# Problem requirements
In the data below, find every line with the word "Regular" and copy it.

Extracted page text data:
________________________________________

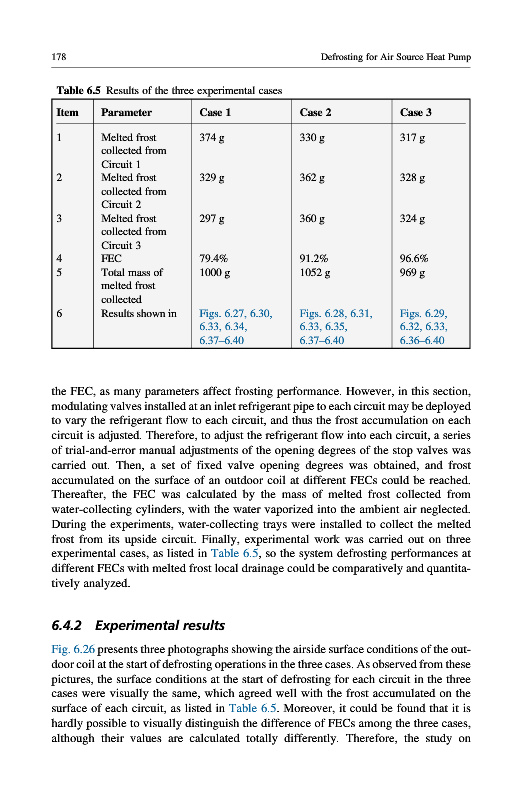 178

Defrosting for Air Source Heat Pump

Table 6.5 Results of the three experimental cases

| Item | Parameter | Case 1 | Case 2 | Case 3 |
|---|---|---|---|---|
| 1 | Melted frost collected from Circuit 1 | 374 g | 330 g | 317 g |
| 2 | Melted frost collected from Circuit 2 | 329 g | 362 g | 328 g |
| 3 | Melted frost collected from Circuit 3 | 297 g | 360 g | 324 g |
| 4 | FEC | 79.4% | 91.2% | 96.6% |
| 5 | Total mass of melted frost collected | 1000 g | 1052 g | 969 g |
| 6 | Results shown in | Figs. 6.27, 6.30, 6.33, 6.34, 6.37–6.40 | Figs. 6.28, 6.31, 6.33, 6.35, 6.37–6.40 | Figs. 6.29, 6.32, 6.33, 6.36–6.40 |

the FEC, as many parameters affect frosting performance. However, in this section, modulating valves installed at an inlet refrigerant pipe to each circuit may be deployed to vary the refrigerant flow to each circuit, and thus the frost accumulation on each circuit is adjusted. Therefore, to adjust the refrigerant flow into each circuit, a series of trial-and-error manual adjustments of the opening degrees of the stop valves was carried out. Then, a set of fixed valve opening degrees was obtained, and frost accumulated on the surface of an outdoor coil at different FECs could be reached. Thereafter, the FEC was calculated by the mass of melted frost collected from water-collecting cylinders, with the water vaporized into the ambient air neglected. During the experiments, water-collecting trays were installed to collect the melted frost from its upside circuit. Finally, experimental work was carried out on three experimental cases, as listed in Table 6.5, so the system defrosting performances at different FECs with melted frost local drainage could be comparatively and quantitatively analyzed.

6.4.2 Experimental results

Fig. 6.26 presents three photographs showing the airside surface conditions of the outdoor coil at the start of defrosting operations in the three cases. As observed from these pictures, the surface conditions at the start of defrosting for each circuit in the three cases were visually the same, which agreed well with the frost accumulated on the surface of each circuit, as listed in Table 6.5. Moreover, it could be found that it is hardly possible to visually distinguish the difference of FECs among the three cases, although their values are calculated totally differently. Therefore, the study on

________________________________________

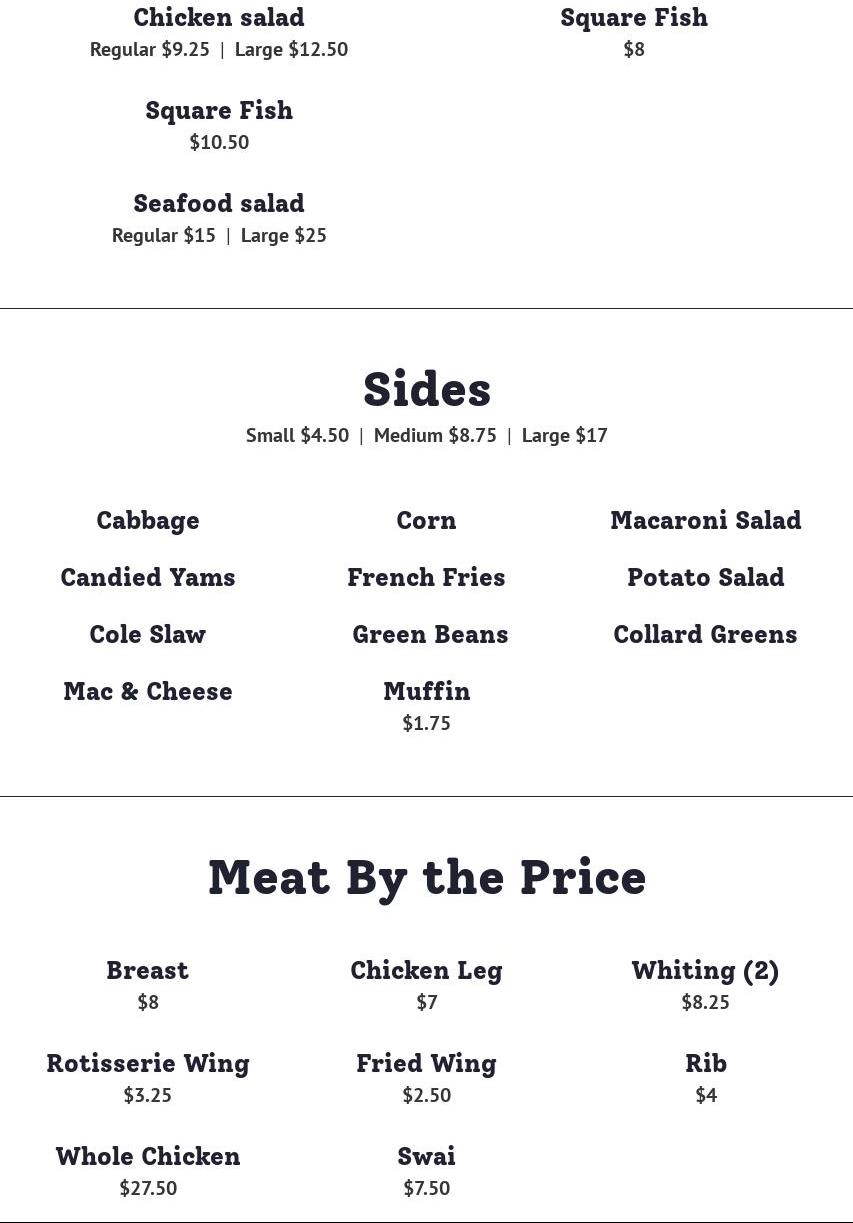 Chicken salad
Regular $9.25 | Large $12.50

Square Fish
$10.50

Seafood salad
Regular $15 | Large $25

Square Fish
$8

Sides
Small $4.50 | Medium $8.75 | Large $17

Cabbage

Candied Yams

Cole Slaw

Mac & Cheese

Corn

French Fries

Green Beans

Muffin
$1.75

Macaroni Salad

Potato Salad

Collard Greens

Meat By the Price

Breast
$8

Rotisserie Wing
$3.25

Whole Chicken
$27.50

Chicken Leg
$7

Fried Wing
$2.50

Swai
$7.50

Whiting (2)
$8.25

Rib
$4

________________________________________

# Written answer
Regular $9.25 | Large $12.50
Regular $15 | Large $25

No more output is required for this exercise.